29. August 2016
At a board meeting on 29 August 2016, the Board and the CEO approved the condensed consolidated interim financial statements of Kvika banki hf. for the period 1 January 2016 to 30 June 2016.
“It is gratifying to present the financial statement of Kvika for the first half of 2016. Kvika has reached the operational targets set when Straumur Investment Bank and MP banki merged. Behind us is a successful merger that was based on respect and collaboration of those involved. The performance of Kvika is good and in line with expectations, after only one year of operation. The bank has great financial strength. We build on that foundation and leverage the knowledge and skills of Kvika's staff to move forward.
It is very positive that Iceland will again be part of international financial markets. Kvika is ready for those changes, as the bank has provided extensive foreign investment services to its customers in recent years.
When long-term planning and a job well done meet, optimism for the future follows.”
The profit of Kvika during the first six months of 2016 amounted to ISK 378 million. Return on equity was 12.3%. Net operating income was ISK 2,164 million during the period, compared to ISK 2,535 million in the second half of 2015. Fee incomes decreases somewhat compared to 2H 2015, mainly due to seasonality and fluctuations in performance related fee income.
Operating expenses amounted to ISK 1,668 million during the first half of 2016. Operating expenses decreased in line with expectations by 13% from the second half of 2015, taking merger costs in the previous period into account.
At the end of June 2016, Kvika's consolidated assets totalled ISK 77,825 million compared to ISK 61,614 million at the end of 2015, which equals an increase of 26% during the period. Loans to customers amounted to ISK 23 billion. General deposits and money market deposits increased significantly, by over ISK 14 billion, or 30%, during the period. At the same time, the bank has improved funding cost.

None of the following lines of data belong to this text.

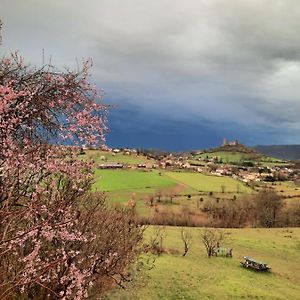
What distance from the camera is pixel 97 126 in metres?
11.4

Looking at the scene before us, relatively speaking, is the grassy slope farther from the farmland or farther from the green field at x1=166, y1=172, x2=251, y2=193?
the green field at x1=166, y1=172, x2=251, y2=193

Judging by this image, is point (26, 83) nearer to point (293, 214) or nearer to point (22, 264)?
point (22, 264)

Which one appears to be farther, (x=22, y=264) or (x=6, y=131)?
(x=22, y=264)

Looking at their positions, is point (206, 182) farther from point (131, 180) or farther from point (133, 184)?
point (133, 184)

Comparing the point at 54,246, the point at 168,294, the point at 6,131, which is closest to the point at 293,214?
the point at 168,294

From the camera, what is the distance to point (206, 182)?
408 ft

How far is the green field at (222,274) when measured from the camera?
3090cm

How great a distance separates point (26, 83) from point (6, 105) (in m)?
1.50

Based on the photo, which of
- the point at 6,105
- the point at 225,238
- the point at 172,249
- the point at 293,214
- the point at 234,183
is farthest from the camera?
the point at 234,183

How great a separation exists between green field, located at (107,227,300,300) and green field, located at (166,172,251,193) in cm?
4934

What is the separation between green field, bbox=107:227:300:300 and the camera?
3090 centimetres

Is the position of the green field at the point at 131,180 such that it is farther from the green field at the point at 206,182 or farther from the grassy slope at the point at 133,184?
the green field at the point at 206,182

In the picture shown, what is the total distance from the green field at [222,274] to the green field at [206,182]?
49345 mm

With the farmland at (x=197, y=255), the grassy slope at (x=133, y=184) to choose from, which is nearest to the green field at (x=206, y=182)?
the farmland at (x=197, y=255)
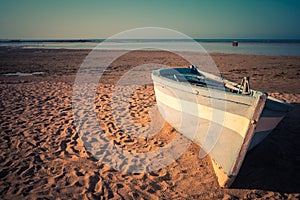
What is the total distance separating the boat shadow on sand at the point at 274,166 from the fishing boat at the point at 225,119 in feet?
1.77

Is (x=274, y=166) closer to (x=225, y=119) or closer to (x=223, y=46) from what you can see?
(x=225, y=119)

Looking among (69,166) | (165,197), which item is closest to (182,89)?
(165,197)

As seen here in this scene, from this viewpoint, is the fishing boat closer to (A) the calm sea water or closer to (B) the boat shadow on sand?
(B) the boat shadow on sand

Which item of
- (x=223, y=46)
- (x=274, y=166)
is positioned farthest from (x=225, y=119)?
(x=223, y=46)

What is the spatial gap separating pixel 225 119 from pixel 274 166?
150 centimetres

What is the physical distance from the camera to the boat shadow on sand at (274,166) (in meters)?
3.29

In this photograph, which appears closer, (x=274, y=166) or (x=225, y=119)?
(x=225, y=119)

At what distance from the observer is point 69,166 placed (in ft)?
12.4

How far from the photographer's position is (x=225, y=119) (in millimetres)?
3227

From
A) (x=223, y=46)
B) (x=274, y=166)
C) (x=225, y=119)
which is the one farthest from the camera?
(x=223, y=46)

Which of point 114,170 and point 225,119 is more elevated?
point 225,119

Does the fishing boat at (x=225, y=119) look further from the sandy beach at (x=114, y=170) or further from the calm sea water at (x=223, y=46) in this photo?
the calm sea water at (x=223, y=46)

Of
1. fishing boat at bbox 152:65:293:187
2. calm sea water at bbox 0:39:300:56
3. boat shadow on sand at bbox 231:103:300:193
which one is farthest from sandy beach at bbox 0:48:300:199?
calm sea water at bbox 0:39:300:56

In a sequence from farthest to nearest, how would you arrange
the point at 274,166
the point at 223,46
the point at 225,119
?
the point at 223,46, the point at 274,166, the point at 225,119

The total capital ratio at the end of June was 18.0% versus 23.5% at the end of 2015. The reduction is in line with expectations and is mainly due to the decrease of share capital, approved at the shareholders' meeting earlier this year. The bank's liquidity is strong, LCR is 211%, and the bank is well positioned to deal with possible capital outflow as a result of the abolition of capital controls.